As well as using IAM to control who can access what, there are some more security features in AWS which help keep your applications safe.

Amazon Virtual Private Cloud (VPC) is a service in AWS that lets you keep your cloud instances isolated in a virtual network that you have complete control over. Inside the VPC you can have a public-facing subnet for any web servers that need to access the internet, and a private-facing subnet with no internet access for anything else. The VPC can then be configured so it can only be accessed by certain IP addresses, meaning you would either need to be in a certain premises or using a VPN to gain access.

Most of the services I have mentioned already use IAM and/or Role-Based Access Control (RBAC) which means that only authorised users can make certain changes.

Amazon CloudFront

Amazon's CDN service, CloudFront, is distributed across the globe, so it can deliver low-latency performance for users in almost any location. I have talked about CDN's and their uses before (here), so won't go into detail on that. CloudFront however will link to all your other AWS services which may make it preferable if you are running your application in AWS. They also offer security protection on their CDN's, so that is another thing you don't need to worry about.

Regions and Availability Zones

I will let AWS explain what these are:

Regions

AWS has the concept of a Region, which is a physical location around the world where we cluster data centers. We call each group of logical data centers an Availability Zone. Each AWS Region consists of multiple, isolated, and physically separate AZ's within a geographic area.

Availability Zones

An Availability Zone (AZ) is one or more discrete data centers with redundant power, networking, and connectivity in an AWS Region. AZs give customers the ability to operate production applications and databases that are more highly available, fault tolerant, and scalable than would be possible from a single data center.
Source: https://aws.amazon.com/about-aws/global-infrastructure/regions_az/

So for example you could have the region eu-west-2, which is located in London. Then within that region could be 3 availability zones.
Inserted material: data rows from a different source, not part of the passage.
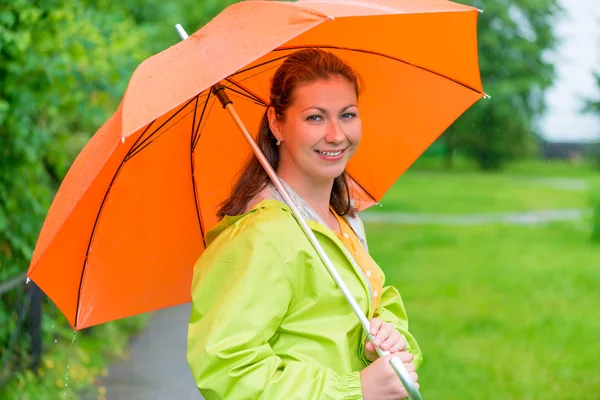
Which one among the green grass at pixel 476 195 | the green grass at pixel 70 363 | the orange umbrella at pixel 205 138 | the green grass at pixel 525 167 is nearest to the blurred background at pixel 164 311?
the green grass at pixel 70 363

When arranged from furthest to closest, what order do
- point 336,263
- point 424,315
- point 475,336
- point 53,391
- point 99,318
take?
1. point 424,315
2. point 475,336
3. point 53,391
4. point 99,318
5. point 336,263

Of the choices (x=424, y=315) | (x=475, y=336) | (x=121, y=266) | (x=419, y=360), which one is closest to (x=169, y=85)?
(x=121, y=266)

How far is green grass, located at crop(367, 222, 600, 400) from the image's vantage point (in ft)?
24.6

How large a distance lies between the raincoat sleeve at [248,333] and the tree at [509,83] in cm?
4188

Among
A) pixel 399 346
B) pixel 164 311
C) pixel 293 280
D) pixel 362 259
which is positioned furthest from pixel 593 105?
pixel 293 280

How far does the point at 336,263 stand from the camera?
2.87 m

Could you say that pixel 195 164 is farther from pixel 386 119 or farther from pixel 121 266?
pixel 386 119

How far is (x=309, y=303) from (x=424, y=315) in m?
7.39

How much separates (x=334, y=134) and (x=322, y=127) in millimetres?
46

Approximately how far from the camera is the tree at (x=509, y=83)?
44.6 m

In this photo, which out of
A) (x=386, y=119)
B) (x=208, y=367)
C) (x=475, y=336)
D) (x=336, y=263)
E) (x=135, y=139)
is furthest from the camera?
(x=475, y=336)

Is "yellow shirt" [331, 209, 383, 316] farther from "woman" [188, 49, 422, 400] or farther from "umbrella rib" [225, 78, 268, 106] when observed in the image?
"umbrella rib" [225, 78, 268, 106]

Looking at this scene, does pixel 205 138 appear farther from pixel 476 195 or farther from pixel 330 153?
pixel 476 195

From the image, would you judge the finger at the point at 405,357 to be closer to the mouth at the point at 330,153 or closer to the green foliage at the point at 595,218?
the mouth at the point at 330,153
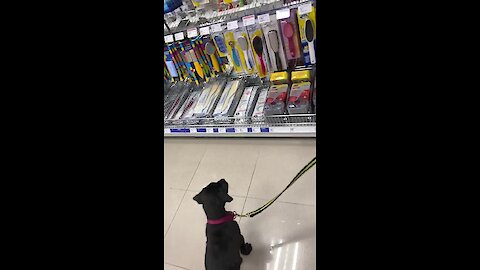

Having your application and database replicas split over AZ's allows you to be more fault tolerant, as you can failover to another AZ if needed. The network performance is sufficient to accomplish synchronous replication between AZs.

For disaster recover, having replicas in just one AZ would not be enough, as the data centres for an AZ are in the same geographic location, therefore having backups in another region is also a good idea.

API Gateway

API Gateway handles all the tasks involved in accepting and processing up to hundreds of thousands of concurrent API calls, including traffic management, CORS support, authorization and access control, throttling, monitoring, and API version management.
Source: https://aws.amazon.com/api-gateway/

The API Gateway, as it sounds, acts as a barrier between incoming API requests and your application. It gives you the ability to check authorisation, validate the requests and transform them before they reach your application, and transform and validate your responses.

Using an API Gateway is useful because it provides a single entry point for your application. Depending on the request you can then route it to the correct backend application. It also allows you to rate limit requests hitting your endpoint, to help avoid things like DDoS attacks. You can make changes to your backend without effecting the endpoint the customer sees, as the API Gateway can stay the same.

CloudWatch

Amazon CloudWatch is a monitoring and observability service built for DevOps engineers, developers, site reliability engineers (SREs), and IT managers.
Source: https://aws.amazon.com/cloudwatch/

CloudWatch collects logs, metrics and events to give you a view of your AWS resources and applications. These logs can help you identify issues, set alerts, and generally discover insights on your application.

For example, CloudWatch might see that your current EC2 instances are struggling to handle load, and could start the EC2 Auto Scaling.

I have really only scratched the surface on AWS here, but I think using what I have covered in this blog post, you could form the basis of a cloud based application, which is really what I wanted to cover!